# What you have to do
Write the entries out again. Each one must match exactly.

[Scraped caption text data]
+ + + + +
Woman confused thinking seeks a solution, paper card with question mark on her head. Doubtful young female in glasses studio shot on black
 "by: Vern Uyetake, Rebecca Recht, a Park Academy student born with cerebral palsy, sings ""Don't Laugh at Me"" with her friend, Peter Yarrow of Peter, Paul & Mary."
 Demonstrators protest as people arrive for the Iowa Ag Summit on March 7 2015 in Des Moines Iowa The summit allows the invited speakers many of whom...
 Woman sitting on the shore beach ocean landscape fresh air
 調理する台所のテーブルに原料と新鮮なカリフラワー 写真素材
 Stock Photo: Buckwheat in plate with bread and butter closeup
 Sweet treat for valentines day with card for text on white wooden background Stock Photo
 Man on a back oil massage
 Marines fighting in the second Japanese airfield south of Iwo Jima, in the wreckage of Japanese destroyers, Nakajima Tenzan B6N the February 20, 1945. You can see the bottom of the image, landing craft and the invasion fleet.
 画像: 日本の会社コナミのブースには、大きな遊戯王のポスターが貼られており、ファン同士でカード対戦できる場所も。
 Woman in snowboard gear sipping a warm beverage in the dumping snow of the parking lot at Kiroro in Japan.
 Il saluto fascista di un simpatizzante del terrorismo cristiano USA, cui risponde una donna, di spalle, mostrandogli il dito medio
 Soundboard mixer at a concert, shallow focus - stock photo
+ + + + +
# Task output
Woman confused thinking seeks a solution, paper card with question mark on her head. Doubtful young female in glasses studio shot on black
 "by: Vern Uyetake, Rebecca Recht, a Park Academy student born with cerebral palsy, sings ""Don't Laugh at Me"" with her friend, Peter Yarrow of Peter, Paul & Mary."
 Demonstrators protest as people arrive for the Iowa Ag Summit on March 7 2015 in Des Moines Iowa The summit allows the invited speakers many of whom...
 Woman sitting on the shore beach ocean landscape fresh air
 調理する台所のテーブルに原料と新鮮なカリフラワー 写真素材
 Stock Photo: Buckwheat in plate with bread and butter closeup
 Sweet treat for valentines day with card for text on white wooden background Stock Photo
 Man on a back oil massage
 Marines fighting in the second Japanese airfield south of Iwo Jima, in the wreckage of Japanese destroyers, Nakajima Tenzan B6N the February 20, 1945. You can see the bottom of the image, landing craft and the invasion fleet.
 画像: 日本の会社コナミのブースには、大きな遊戯王のポスターが貼られており、ファン同士でカード対戦できる場所も。
 Woman in snowboard gear sipping a warm beverage in the dumping snow of the parking lot at Kiroro in Japan.
 Il saluto fascista di un simpatizzante del terrorismo cristiano USA, cui risponde una donna, di spalle, mostrandogli il dito medio
 Soundboard mixer at a concert, shallow focus - stock photo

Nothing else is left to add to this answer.